Pope Francis proclaimed in his Ash Wednesday Homily that Lent is the opportunity to ‘Unmask’- to ‘see’ the faces of children yearning for the future. Moral education was accentuated in the Middle Ages, not intellectual enlightenment. Today, prowess is prized over discipline. At one time, the Church attended mostly to formation, rather than the transmission of secular knowledge. But under Charlemagne, cathedrals, ministries, parish churches and convents opened schools for general education.

The School of Canterbury, now called the King’s School, Canterbury, was funded by Cathedral funds. It is held to be the oldest continuously operating school in the world. Founded in 597 AD, it almost became a university with its abundant library. Such is the ambition of those who teach. Blackfriars is the Art School and Gallery at the King’s School, Canterbury. The curriculum encircles fencing, formation, drama, the classics, English, politics, economics, pottery, sailing and rowing, mathematics and natural sciences.

At the Recreation Centre, there is a gym, hockey pitches and a swimming pool. The Pupils’ Social Centre has a Junior Common Room with billiards tables and student services. By The Fourth Lateran Council (1215) schools were required to establish a chair of grammar in every cathedral-school along with chairs in philosophy. Grammar was not a ‘crime scene investigation’ of the bones of a language; it was the art of writing. It was defined as the study of great poetry and oratory to empower students to write with correctness and elegance. It opened with the Psalms and ran through the works of Cicero, Virgil, Horace, Statius and Ovid. Rhetoric included considerable study of literature.

The teaching of logic safeguarded that students learned to reason as early as they loved to argue. Not unlike the education received to some degree by Eric Williams and Rudranath Capildeo at QCS/QRC. Pope Gregory IX once directed that every parish organise a school of elementary instruction. Teachers were clerks in minor orders.

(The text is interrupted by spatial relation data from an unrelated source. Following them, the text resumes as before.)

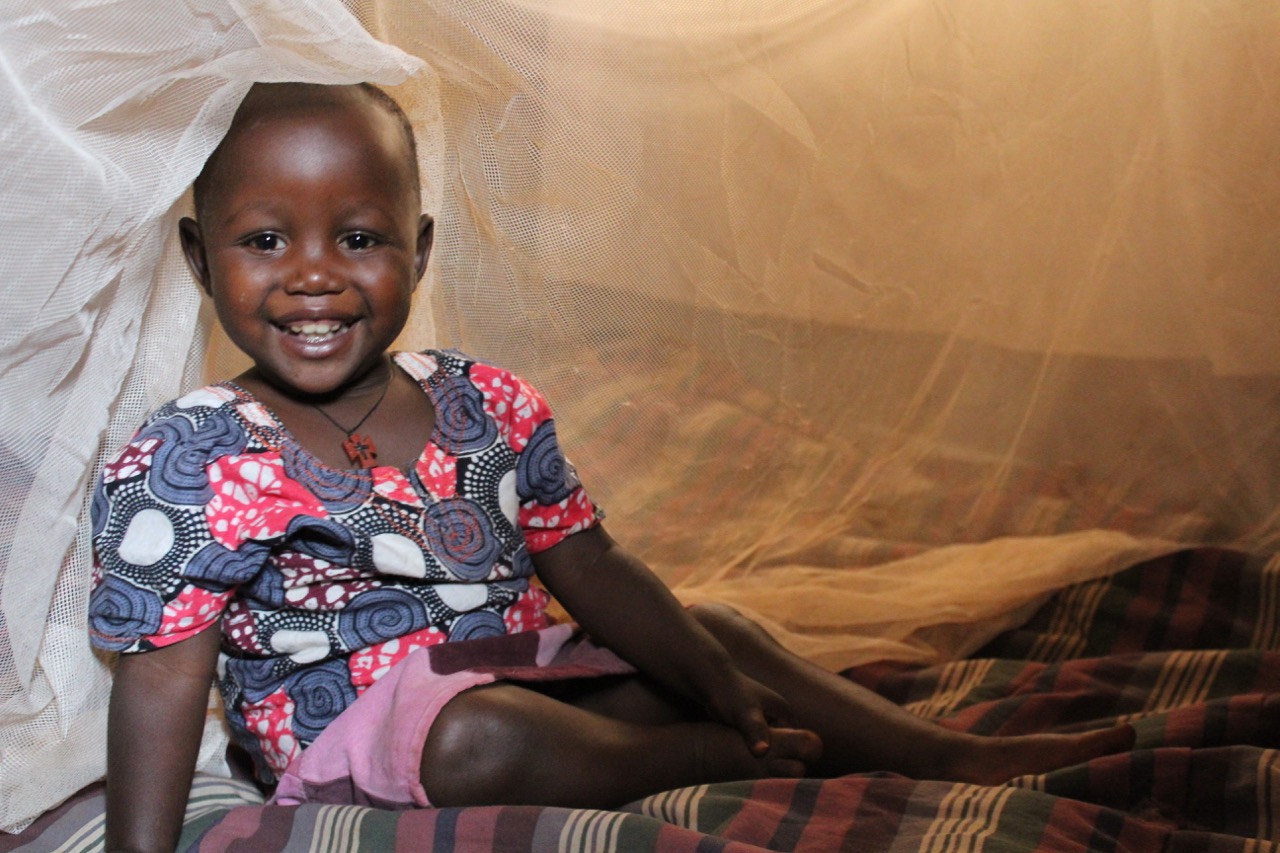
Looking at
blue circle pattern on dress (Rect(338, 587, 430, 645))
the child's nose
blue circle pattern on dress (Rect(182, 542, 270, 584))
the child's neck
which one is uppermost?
the child's nose

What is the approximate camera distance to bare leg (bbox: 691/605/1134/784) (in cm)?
116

Discipline was as necessary as hell in religion. Winchester School ushered in pupils with a frank hexameter: ‘Aut disce, aut discede; manet sors tertai, caedi’- ‘Learn or leave: a third alternative is to be flogged’. ‘Disce aut Discede’ remains the motto of Cornwall College in Montego Bay, Jamaica. The curriculum at Canterbury once embraced the ‘trivium’- grammar, rhetoric and logic to be followed by the ‘quadrivium’- arithmetic, geometry, music and astronomy. Together they constitute the seven (7) liberal arts. The industrial revolution and its carter, the transatlantic trade, gave rise to the establishment of secular schools with lay teachers salaried by parents.

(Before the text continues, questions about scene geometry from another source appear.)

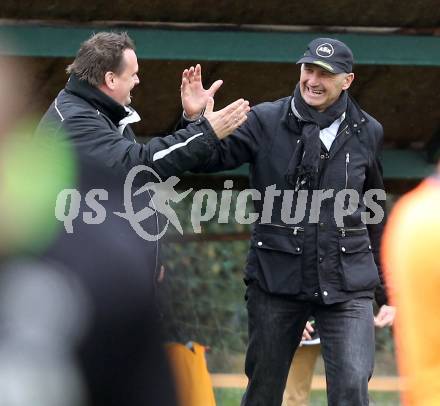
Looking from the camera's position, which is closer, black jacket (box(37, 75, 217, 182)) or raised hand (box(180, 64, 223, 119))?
black jacket (box(37, 75, 217, 182))

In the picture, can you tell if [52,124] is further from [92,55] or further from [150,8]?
[150,8]

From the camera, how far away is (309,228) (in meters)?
6.13

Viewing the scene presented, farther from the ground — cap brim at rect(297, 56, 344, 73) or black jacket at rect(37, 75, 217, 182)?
cap brim at rect(297, 56, 344, 73)

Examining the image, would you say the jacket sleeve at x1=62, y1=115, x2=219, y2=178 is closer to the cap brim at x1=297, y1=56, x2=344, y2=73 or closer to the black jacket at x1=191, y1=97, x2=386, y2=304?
the black jacket at x1=191, y1=97, x2=386, y2=304

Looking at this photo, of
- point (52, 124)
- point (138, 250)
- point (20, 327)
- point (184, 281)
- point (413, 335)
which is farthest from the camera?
point (184, 281)

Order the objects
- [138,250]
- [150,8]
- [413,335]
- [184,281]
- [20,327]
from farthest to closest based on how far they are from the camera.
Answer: [184,281]
[150,8]
[413,335]
[138,250]
[20,327]

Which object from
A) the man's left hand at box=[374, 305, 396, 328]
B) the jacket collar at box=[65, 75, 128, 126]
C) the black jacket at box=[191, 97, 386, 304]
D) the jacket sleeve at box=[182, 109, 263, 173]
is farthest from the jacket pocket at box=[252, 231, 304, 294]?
the jacket collar at box=[65, 75, 128, 126]

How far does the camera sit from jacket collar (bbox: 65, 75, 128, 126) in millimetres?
6102

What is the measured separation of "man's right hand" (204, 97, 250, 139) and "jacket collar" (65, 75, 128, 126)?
1.44ft

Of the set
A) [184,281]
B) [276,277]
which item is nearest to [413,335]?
[276,277]

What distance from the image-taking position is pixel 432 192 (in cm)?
346

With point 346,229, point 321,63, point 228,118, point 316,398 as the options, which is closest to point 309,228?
point 346,229

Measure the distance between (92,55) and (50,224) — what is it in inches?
136

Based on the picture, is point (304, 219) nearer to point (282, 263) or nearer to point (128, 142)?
point (282, 263)
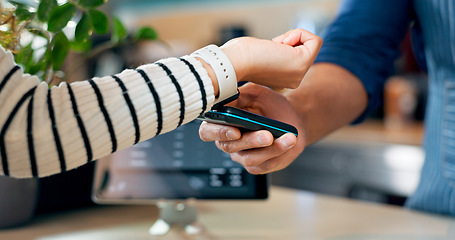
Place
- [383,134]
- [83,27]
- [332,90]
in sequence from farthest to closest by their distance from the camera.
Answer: [383,134], [332,90], [83,27]

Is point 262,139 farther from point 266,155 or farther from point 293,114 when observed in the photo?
point 293,114

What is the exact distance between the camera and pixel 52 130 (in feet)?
1.34

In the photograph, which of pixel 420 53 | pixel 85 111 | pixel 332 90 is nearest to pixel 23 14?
pixel 85 111

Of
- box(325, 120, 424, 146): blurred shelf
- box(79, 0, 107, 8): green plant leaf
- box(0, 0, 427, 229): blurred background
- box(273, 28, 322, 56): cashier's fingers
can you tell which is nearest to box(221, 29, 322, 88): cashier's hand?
box(273, 28, 322, 56): cashier's fingers

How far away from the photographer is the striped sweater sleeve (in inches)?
16.1

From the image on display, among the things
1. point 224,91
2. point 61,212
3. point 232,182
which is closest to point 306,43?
point 224,91

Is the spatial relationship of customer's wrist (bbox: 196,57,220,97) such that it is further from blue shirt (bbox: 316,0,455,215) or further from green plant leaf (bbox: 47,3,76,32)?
blue shirt (bbox: 316,0,455,215)

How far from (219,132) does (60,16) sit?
0.25 meters

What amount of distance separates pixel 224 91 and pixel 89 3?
0.25 m

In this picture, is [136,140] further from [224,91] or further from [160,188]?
[160,188]

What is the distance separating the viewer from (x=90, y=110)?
417 mm

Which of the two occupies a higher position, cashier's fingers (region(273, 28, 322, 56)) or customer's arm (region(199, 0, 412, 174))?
cashier's fingers (region(273, 28, 322, 56))

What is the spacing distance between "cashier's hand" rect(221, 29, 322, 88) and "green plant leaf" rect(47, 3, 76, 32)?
223 millimetres

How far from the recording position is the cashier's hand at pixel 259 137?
517 millimetres
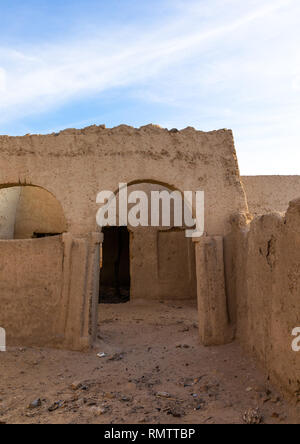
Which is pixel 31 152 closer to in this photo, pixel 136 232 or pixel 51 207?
pixel 136 232

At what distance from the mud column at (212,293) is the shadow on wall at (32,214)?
23.0 feet

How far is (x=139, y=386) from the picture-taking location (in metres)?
3.84

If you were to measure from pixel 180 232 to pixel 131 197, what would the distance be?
1.85 metres

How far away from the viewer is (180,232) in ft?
33.2

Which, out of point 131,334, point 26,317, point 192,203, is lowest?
point 131,334

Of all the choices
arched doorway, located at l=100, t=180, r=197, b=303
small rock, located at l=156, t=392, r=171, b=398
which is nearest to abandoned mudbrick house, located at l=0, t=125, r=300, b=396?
small rock, located at l=156, t=392, r=171, b=398

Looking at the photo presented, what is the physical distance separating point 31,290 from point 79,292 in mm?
715

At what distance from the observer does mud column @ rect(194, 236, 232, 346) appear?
5.00m

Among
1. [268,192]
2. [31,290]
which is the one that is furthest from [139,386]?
[268,192]

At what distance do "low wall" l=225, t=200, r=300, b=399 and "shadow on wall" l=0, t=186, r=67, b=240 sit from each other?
7.62 meters

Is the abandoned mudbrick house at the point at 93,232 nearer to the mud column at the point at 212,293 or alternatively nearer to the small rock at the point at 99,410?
the mud column at the point at 212,293

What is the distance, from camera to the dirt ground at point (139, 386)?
3045mm

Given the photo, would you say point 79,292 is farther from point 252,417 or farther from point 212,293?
point 252,417

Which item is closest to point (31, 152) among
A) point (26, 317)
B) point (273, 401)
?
point (26, 317)
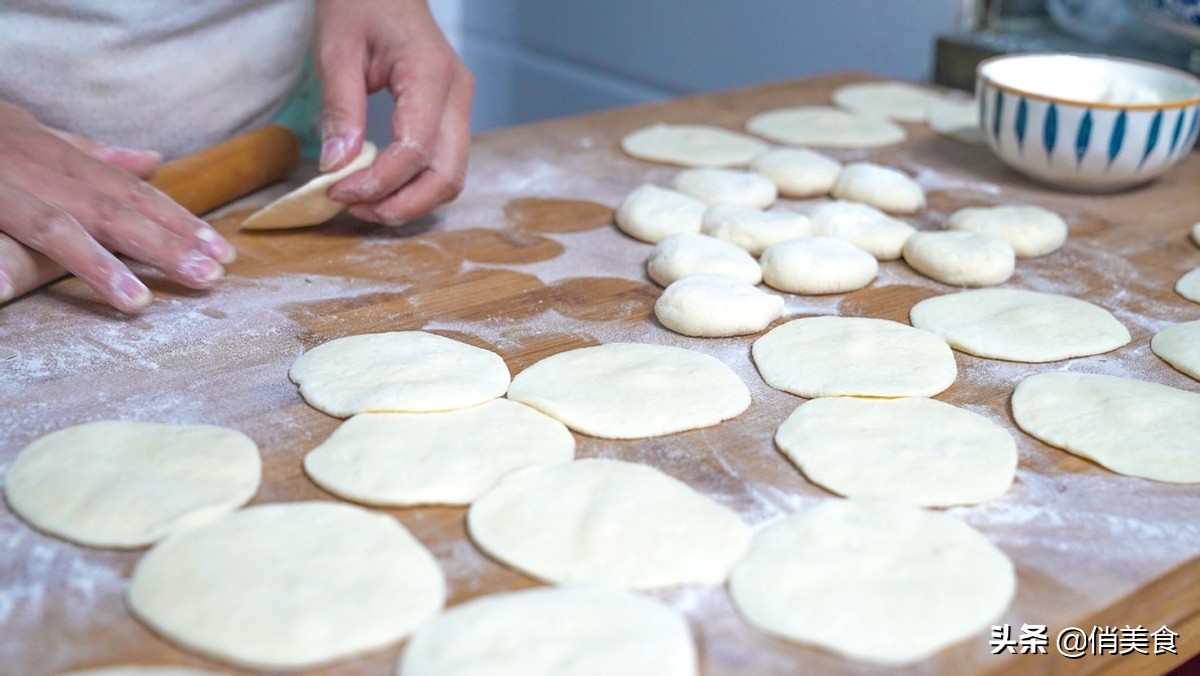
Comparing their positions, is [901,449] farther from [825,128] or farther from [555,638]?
[825,128]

Secular schools appeared in Flanders in the twelfth century and by mid-thirteenth century in Lubeck and the Baltic cities. Schoolmistresses appeared in private schools in Paris around 1292. The secularization of education was on its way. In the cloisters of Notre Dame and St. Genevieve the ‘professores’ emerged. Forbidden to read their lectures, the expectation was to speak- extempore. In addition, informal discussions or ‘quodlibeta’- ‘whatever you please’- were held. Disputants took up any question propounded at the moment creating a literary form as in the minor writings of St. Thomas.

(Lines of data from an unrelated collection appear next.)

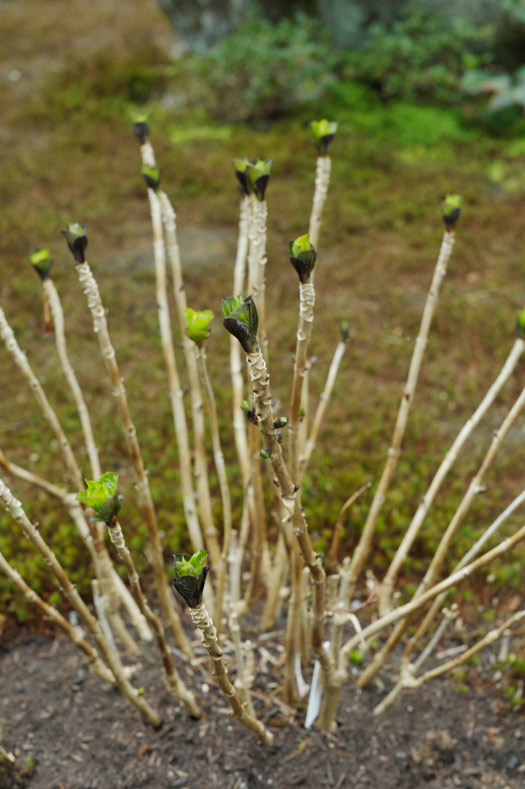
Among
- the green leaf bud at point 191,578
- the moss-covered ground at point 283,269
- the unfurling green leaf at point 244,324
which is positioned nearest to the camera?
the unfurling green leaf at point 244,324

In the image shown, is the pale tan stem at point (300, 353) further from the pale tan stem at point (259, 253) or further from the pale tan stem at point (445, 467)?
the pale tan stem at point (445, 467)

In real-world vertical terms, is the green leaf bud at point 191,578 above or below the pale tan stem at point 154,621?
above

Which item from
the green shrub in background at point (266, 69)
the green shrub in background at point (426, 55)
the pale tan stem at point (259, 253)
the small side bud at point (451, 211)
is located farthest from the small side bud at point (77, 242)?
the green shrub in background at point (426, 55)

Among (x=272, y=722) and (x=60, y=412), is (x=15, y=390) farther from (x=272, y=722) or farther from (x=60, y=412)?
(x=272, y=722)

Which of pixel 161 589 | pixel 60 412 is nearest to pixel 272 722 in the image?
pixel 161 589

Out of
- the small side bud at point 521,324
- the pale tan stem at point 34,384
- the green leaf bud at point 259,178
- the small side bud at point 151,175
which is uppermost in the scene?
the green leaf bud at point 259,178

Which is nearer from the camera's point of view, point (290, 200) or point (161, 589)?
point (161, 589)

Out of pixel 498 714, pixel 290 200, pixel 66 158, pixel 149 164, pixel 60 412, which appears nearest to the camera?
pixel 149 164

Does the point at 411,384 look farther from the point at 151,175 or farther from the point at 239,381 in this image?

Such discussions sharpened the mind and promoted a cleverness that could prove anything, or a logorrhea that piled mountains of arguments on trivial points – Santimanitay! Our Calypso Monarch Helon Francis fittingly called out to ‘restructure what is regular’- and reconsider every foundation; to change the ethnography of schooling and its epistemology. To follow Francis of the papacy and Francis of the podium is to future-proof the society. To influence the future, The King’s School, Canterbury, gives us the opportunity to unmask our plantation past with the gait of a Moko Jumbie and balance the other stilt inside futures like AltSchool in California to find our place in the world.

After all, Nobel Laurate, V. S. Naipaul reminds us that “The world is what it is; men who are nothing, who allow themselves to become nothing, have no place in it.” The parents and the children at Harrow, Fettes, Stowe and Benenden already know their places in the world.